Exclude the pictures, then repeat the remaining data exactly.

━━━━━━━━━━

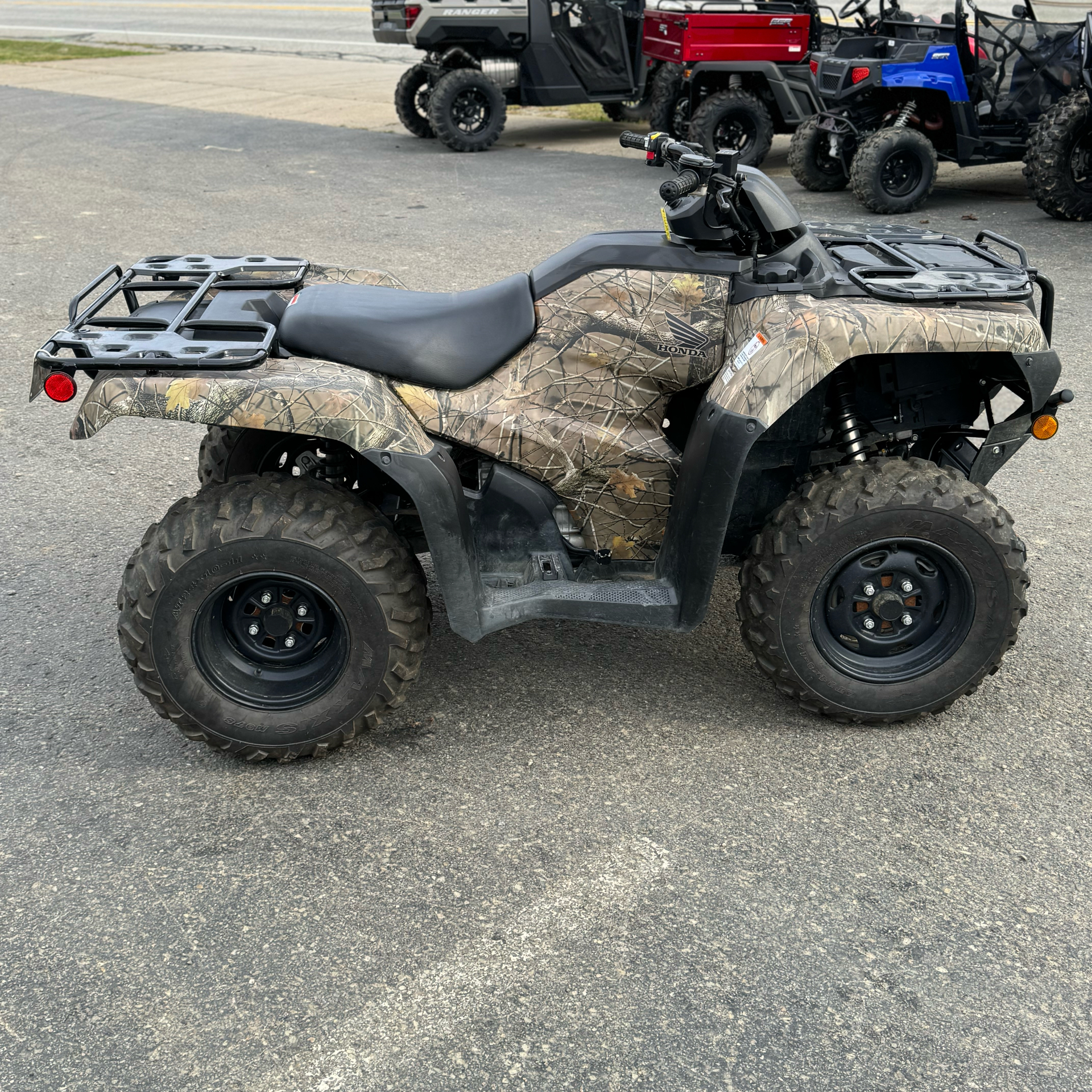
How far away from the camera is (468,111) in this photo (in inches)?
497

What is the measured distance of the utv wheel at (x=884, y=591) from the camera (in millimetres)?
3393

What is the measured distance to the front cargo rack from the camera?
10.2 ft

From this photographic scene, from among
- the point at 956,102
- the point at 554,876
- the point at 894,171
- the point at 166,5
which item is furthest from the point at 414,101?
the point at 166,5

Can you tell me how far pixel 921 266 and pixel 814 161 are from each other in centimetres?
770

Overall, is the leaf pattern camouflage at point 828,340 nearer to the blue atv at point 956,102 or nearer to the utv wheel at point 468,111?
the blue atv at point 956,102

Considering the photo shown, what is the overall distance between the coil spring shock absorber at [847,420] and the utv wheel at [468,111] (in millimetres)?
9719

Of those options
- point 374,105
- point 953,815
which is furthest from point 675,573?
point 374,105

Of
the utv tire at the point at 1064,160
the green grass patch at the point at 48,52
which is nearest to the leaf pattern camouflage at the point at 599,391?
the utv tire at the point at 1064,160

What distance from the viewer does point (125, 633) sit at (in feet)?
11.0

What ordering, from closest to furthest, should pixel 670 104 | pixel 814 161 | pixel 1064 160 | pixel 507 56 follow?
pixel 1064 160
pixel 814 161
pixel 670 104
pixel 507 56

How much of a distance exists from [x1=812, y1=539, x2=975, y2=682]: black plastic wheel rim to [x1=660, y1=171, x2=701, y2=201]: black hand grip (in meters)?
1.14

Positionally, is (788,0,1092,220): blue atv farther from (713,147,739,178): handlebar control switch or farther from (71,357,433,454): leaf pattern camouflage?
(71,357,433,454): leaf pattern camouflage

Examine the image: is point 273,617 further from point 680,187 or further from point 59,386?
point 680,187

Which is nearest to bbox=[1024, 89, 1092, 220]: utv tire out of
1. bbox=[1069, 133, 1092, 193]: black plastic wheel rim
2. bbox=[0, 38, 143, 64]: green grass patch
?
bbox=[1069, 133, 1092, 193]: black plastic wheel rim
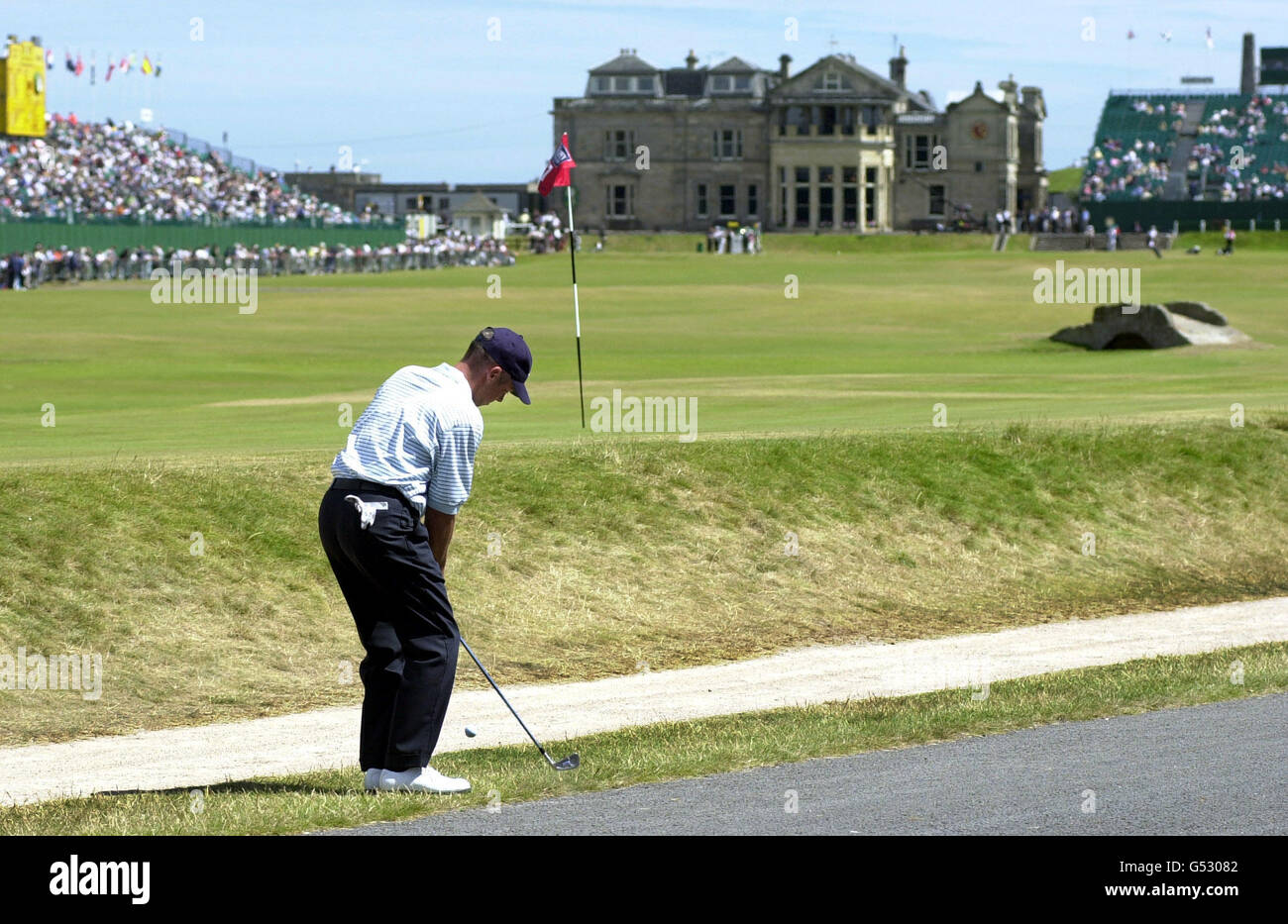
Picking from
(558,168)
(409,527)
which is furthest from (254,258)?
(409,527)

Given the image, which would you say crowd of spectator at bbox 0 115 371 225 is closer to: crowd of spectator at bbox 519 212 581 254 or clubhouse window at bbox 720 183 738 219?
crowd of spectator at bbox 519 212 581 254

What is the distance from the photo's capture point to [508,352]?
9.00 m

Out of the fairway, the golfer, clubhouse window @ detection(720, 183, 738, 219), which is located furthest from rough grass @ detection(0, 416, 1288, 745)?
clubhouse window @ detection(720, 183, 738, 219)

━━━━━━━━━━

OUTPUT BELOW:
How far away from the camera is (468,111) in this photo (in inches)?
497

What is the measured distance of the utv wheel at (x=884, y=591) from the camera (in millimetres)?
3393

What is the measured distance to the front cargo rack from the camera?
10.2 ft

From this photographic scene, from among
- the point at 956,102
- the point at 554,876
- the point at 894,171
- the point at 166,5
which item is furthest from the point at 414,101?
the point at 166,5

Can you tell me how far pixel 921 266 and pixel 814 161 are from each other in centimetres?
770

Overall, is the leaf pattern camouflage at point 828,340 nearer to the blue atv at point 956,102 or nearer to the utv wheel at point 468,111?
the blue atv at point 956,102

Considering the photo shown, what is the overall distance between the coil spring shock absorber at [847,420] and the utv wheel at [468,111] (in millimetres)?
9719

Of those options
- point 374,105
- point 953,815
which is furthest from point 675,573?
point 374,105

Of
the utv tire at the point at 1064,160
the green grass patch at the point at 48,52
which is nearest to the leaf pattern camouflage at the point at 599,391?
the utv tire at the point at 1064,160

What distance from the viewer does point (125, 633) sit at (in feet)?
11.0

What ordering, from closest to furthest, should pixel 670 104 | pixel 814 161 | pixel 1064 160 | pixel 507 56 follow?
pixel 1064 160
pixel 814 161
pixel 670 104
pixel 507 56

How much of a distance exists from [x1=812, y1=539, x2=975, y2=682]: black plastic wheel rim to [x1=660, y1=171, x2=701, y2=201]: black hand grip (in meters)?
1.14

Positionally, is (788,0,1092,220): blue atv farther from (713,147,739,178): handlebar control switch or farther from (71,357,433,454): leaf pattern camouflage?
(71,357,433,454): leaf pattern camouflage

Examine the image: is point 273,617 further from point 680,187 or further from point 59,386?
point 680,187

Which is nearest to bbox=[1024, 89, 1092, 220]: utv tire out of
1. bbox=[1069, 133, 1092, 193]: black plastic wheel rim
2. bbox=[0, 38, 143, 64]: green grass patch
?
bbox=[1069, 133, 1092, 193]: black plastic wheel rim
Picking from
(558,168)
(409,527)
which is furthest from (254,258)?
(409,527)

Given the image, which would you say crowd of spectator at bbox 0 115 371 225 is closer to: crowd of spectator at bbox 519 212 581 254 or clubhouse window at bbox 720 183 738 219?
crowd of spectator at bbox 519 212 581 254

What is the distance from the photo's capture point to [508,352]?
9.00 m

Out of the fairway, the golfer, clubhouse window @ detection(720, 183, 738, 219), which is located furthest from rough grass @ detection(0, 416, 1288, 745)?
clubhouse window @ detection(720, 183, 738, 219)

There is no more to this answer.